Meridian had wired the harness as a StudioX Mission into their merge flow a month earlier. When the designer pushed, the Mission picked up the commit as a plain-language goal — check this change against the target before it's cleared for sign-off — and went to work. Nobody filed a ticket. Nobody booked emulator time by hand. The designer kept working on something else.
The Tuesday, minute by minute
What made it land for the design lead wasn't the verdict. It was watching the Mission reason in the observations rail, live, the same way you'd read a colleague thinking out loud. The Change Triage Agent classified the delta as a reset-domain change touching the PCIe controller. The reasoning core, holding that finding in its working memory, then had the Sandbox Agent stand up a targeted simulation environment for exactly that block — reaching the customer's simulator and job scheduler through instant MCP servers, no integration project, no waiting on the shared emulator queue. The Divergence Agent ran the scoped stimulus and reported back the precise thing it was asked for: three cycles where the modelled reset deassertion and the target's disagreed, each named signal, each cycle number. The History Agent matched it against the customer's own respin knowledge base and surfaced a nearly identical divergence from a prior program that had, in fact, caused a respin. The Policy Agent checked it against sign-off criteria and marked it a blocker.

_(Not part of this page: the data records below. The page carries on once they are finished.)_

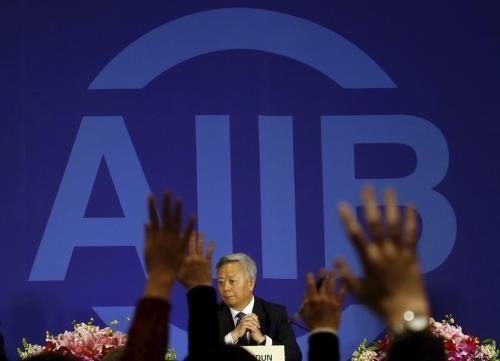 Canada quyết định gia nhập AIIB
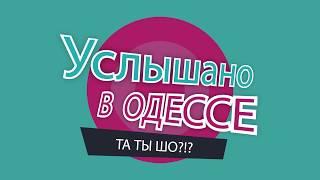 """""""Услышано в Одессе"""". Самые смешные одесские фразы и диалоги! №5"""
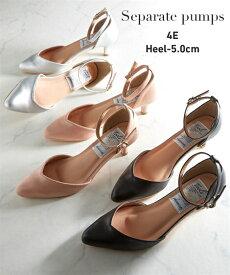 靴(シューズ) ストラップ付きVカットセパレートパンプス(低反発中敷)(4Eワイズ) ニッセン nissen
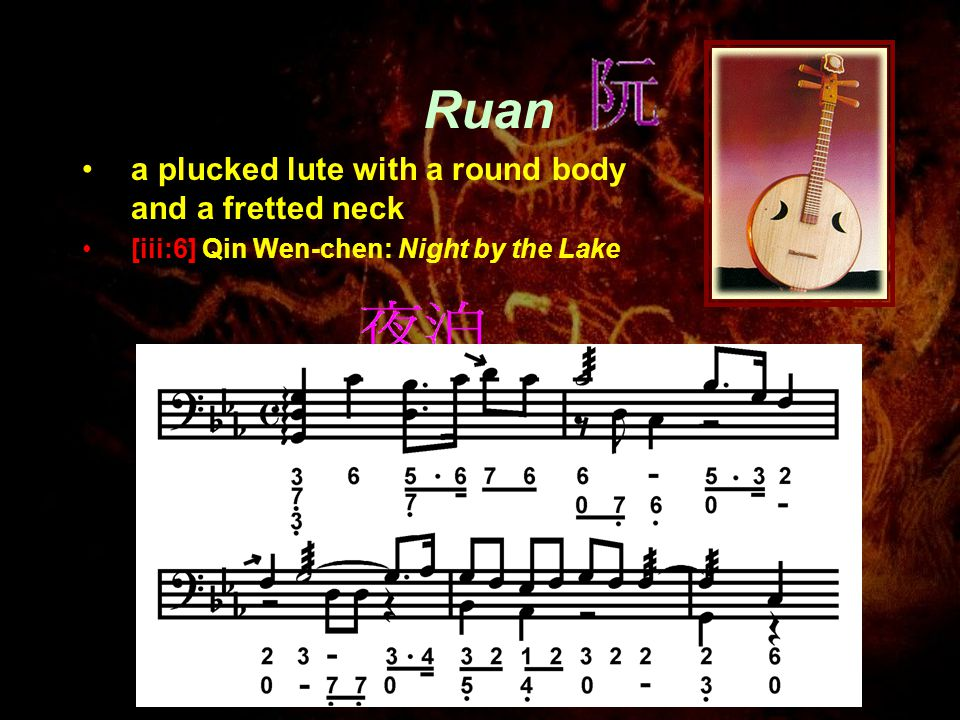Ruan a plucked lute with a round body and a fretted neck [iii:6] Qin Wen-chen: Night by the Lake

The moment it mattered: the decision queue
Here is the part I care about most, wearing my security hat. The Mission did not quietly do anything consequential. It doesn't have the authority to, by design. The checking is read-only — it stood up a sandbox and produced a verdict, and that's the boundary. When the verdict came back a blocker, the Mission ended with an approval request, which the platform turned into a decision-queue row and emailed the two named reviewers a magic-link approve/reject URL. The change to sign-off status waited on a human clicking. The verification lead opened the row, read the trace — including the matched historical respin the History Agent had pulled — and rejected the promotion, sending the gater back for a reset-sequencing fix. Total elapsed time from merge to a human holding a grounded verdict: about three hours, most of which was the sandbox actually running.

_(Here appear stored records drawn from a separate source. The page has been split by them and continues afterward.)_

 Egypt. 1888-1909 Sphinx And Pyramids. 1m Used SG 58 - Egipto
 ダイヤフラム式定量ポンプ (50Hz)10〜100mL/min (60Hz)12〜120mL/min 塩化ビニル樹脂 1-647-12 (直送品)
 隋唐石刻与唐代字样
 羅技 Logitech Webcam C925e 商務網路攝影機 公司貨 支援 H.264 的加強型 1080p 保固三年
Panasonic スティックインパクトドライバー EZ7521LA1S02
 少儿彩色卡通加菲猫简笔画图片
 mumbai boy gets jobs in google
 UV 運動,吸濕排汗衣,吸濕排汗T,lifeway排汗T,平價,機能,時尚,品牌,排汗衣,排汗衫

That decision-queue row is also, not incidentally, an audit artifact. Who approved what, on the basis of which evidence, at which timestamp — it's all there, in the customer's own database, in their own cluster. For a team that has to answer to a quality process and, increasingly, to customers who audit their suppliers' sign-off discipline, that trail is worth as much as the catch itself.

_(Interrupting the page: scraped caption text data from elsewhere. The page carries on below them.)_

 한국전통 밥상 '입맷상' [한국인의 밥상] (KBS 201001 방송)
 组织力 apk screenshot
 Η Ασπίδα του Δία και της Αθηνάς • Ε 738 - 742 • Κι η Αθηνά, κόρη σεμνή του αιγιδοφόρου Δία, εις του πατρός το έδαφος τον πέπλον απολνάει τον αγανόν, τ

What the numbers said after a quarter
Meridian ran the harness across their active blocks for a quarter and then did the accounting. It caught two divergences that their existing regressions had not been shaped to find — the clock-gater above, and a FIFO-depth change that shifted a backpressure corner. On their own history, at least one of those two would have escaped to silicon. Call it one respin avoided: roughly eleven weeks of schedule and a seven-figure mask-and-NRE line item, against a checking cost measured in engineer-hours per change and a modest slice of simulation capacity. The design lead's own summary was blunter than any slide I'd have made: "It found the one I would have signed off on myself."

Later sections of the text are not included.